Profile image to column/column to image kernels
# arg1: tensor operation ( conv_tensor_rearrange : Conv Tensor Rearrange )
# arg2: data type (0: Input fp32, Weight fp32, Output fp32
# 1: Input fp16, Weight fp16, Output fp16
# 2: Input bf16, Weight bf16, Output bf16
# 3: Input int8, Weight int8, Output int8)
# arg3: tensor layout (0: Input[G, N, Hi, Wi, C], Output[G * N * Ho * Wo, Y * X * C],
# 1: Input[N, Hi, Wi, G, C], Output[N * Ho * Wo * G, Y * X * C])
# arg4: verification (0: no, 1: yes)
# arg5: initialization (0: no init, 1: integer value, 2: decimal value)
# arg6: print tensor value (0: no; 1: yes)
# arg7: time kernel (0: no, 1: yes)
# arg8: operation type (0: ImageToColumn, 1: ColumnToImage)

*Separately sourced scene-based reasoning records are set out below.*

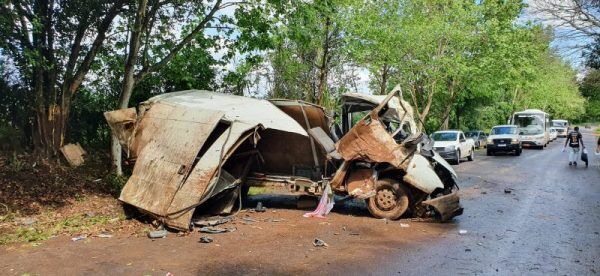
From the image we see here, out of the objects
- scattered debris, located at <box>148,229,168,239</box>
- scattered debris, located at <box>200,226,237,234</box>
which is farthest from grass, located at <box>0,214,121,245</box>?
scattered debris, located at <box>200,226,237,234</box>

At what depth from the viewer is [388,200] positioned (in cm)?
948

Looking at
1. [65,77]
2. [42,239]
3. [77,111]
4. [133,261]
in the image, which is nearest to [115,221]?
[42,239]

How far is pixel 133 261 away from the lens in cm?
642

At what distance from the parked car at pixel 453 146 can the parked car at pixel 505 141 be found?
4039 millimetres

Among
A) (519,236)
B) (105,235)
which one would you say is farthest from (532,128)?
(105,235)

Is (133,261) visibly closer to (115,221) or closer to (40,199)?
(115,221)

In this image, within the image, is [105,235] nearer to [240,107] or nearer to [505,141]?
[240,107]

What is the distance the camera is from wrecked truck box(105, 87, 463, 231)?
862 centimetres

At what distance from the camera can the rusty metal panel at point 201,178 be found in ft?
26.7

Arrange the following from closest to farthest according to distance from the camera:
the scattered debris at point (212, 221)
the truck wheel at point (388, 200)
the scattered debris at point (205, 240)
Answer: the scattered debris at point (205, 240) < the scattered debris at point (212, 221) < the truck wheel at point (388, 200)

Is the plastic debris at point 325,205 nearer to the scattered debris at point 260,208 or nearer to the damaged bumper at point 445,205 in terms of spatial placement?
the scattered debris at point 260,208

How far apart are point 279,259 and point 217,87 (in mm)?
10680

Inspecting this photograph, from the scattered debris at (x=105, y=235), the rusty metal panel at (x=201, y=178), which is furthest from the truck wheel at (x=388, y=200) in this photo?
the scattered debris at (x=105, y=235)

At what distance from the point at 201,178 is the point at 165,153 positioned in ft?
3.77
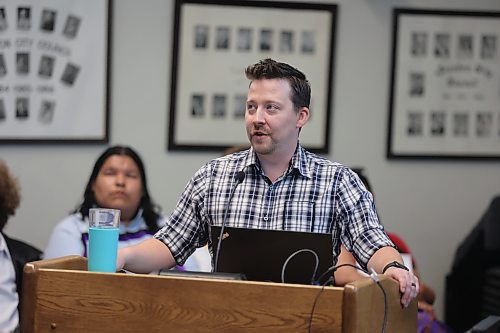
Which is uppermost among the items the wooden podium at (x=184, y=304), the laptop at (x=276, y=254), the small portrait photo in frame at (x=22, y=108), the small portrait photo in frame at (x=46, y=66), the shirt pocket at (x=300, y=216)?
the small portrait photo in frame at (x=46, y=66)

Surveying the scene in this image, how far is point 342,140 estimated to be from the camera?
14.4 feet

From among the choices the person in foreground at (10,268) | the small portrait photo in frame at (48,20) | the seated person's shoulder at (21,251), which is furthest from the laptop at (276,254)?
the small portrait photo in frame at (48,20)

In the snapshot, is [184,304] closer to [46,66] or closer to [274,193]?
[274,193]

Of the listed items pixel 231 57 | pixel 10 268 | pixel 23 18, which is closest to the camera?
pixel 10 268

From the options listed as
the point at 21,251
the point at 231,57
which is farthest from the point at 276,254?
the point at 231,57

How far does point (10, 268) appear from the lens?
3094 mm

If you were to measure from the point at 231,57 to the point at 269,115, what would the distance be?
6.60 feet

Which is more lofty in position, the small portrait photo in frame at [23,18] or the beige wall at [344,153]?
the small portrait photo in frame at [23,18]

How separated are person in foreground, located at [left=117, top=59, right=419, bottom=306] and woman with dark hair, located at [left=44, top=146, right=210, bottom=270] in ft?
4.43

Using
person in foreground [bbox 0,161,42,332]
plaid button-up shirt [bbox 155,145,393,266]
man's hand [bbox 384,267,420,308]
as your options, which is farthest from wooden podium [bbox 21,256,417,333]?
person in foreground [bbox 0,161,42,332]

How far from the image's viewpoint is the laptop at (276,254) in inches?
81.7

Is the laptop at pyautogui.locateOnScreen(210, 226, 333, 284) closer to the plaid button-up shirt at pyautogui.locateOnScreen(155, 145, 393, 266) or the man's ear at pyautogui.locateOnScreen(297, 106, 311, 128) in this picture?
the plaid button-up shirt at pyautogui.locateOnScreen(155, 145, 393, 266)

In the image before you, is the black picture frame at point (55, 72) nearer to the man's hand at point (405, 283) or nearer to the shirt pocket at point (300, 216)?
the shirt pocket at point (300, 216)

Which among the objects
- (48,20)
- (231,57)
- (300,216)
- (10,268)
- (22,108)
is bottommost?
(10,268)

# Following arguments (depending on number of spatial dims):
# Number of spatial dimensions (1=Conv1D, 2=Conv2D, 3=Conv3D)
# G, N, K, C,
# <filter spatial dimensions>, (ie Y, X for 2D)

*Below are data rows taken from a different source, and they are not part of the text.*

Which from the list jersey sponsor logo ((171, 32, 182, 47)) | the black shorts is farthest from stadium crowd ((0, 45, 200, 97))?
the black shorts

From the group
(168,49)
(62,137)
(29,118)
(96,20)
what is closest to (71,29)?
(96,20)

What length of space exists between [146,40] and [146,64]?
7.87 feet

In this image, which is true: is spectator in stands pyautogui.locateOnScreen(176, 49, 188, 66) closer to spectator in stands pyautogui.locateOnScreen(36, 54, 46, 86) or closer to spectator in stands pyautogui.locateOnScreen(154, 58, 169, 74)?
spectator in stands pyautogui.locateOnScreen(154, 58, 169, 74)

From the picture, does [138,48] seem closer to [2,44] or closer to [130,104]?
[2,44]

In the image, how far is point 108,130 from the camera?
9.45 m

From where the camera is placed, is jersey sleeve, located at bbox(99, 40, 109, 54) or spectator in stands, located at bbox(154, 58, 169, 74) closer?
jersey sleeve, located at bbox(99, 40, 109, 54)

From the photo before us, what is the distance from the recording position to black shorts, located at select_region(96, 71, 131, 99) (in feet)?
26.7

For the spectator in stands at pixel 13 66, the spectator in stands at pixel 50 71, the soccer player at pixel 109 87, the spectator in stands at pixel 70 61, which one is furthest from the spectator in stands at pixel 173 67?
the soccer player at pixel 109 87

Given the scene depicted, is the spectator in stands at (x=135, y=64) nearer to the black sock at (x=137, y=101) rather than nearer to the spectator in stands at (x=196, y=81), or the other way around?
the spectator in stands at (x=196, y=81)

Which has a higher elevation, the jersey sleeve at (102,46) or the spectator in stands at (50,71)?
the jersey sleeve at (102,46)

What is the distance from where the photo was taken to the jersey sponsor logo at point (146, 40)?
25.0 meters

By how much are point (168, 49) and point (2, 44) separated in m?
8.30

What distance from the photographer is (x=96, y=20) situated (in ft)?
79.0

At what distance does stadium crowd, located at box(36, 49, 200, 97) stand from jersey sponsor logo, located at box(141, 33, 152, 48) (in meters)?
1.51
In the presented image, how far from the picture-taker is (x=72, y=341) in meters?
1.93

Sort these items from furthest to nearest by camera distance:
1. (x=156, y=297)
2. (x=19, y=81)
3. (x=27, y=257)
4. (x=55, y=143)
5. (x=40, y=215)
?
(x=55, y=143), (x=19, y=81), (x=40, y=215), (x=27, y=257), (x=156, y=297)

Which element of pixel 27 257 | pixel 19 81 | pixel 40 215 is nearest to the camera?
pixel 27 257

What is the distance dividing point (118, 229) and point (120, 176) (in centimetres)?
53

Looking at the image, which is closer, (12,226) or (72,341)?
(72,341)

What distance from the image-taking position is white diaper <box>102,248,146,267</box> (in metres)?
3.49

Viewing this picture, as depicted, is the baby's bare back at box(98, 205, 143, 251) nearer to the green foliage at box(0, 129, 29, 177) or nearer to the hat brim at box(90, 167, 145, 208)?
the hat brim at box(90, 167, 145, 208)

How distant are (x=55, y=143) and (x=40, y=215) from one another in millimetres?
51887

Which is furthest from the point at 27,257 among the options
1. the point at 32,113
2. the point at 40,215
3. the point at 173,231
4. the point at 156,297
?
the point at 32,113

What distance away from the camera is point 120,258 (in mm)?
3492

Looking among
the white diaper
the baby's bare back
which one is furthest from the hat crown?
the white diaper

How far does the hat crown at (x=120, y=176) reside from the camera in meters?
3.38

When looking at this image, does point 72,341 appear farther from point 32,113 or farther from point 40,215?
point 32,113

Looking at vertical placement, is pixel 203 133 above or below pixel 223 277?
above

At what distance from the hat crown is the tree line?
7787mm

# <input image spatial dimensions>, (ie Hi, Wi for 2D)
# <strides>, (ie Sy, Sx for 2D)
# <dilations>, (ie Dy, Dx for 2D)
# <left padding>, (ie LeftPy, LeftPx for 2D)
# <right padding>, (ie RightPy, RightPx for 2D)
################ op datatype layout verify init log time opType Ndims G N K C Y X Hi Wi Sy Sx Dy Dx LeftPy LeftPx RightPy RightPx
./bin/ckProfiler conv_tensor_rearrange 0 0 0 1 0 1 0 2 1 256 1 512 3 3 28 28 1 1 1 1 0 0 0 0
Note: Column to image kernel adds to the output memory, this will cause output buffer to be accumulated multiple times, causing verification failure. To work around it, do not use CK's own timer and do verification at the same time.
Profile Permute scale kernels
# arg1: tensor operation ( permute_scale : Permute Scale )
# arg2: data type (0: Input fp32, Output fp32
# 1: Input fp16, Output fp16
# arg4: verification (0: no, 1: yes)
# arg5: initialization (0: no init, 1: integer value, 2: decimal value)
# arg6: print tensor value (0: no; 1: yes)
# arg7: time kernel (0: no, 1: yes)
# from arg8: tensor lengths
# input strides
# output strides
################ op datatype verify init log time dim0 dim1 dim2 in_stride0 in_stride1 in_stride2 out_stride0 out_stride1 out_stride2
./bin/ckProfiler permute_scale 0 1 1 0 1 64 64 64 4096 64 1 1 64 4096
Convert MIOpen driver command to CKProfiler
python3 ../script/convert_miopen_driver_to_profiler.py
/opt/rocm/bin/MIOpenDriver conv -n 32 -c 64 -H 28 -W 28 -k 64 -y 3 -x 3
-p 1 -q 1 -u 2 -v 2 -l 1 -j 1 -m conv -g 32 -F 1 -t 1
Only convolution driver is supported.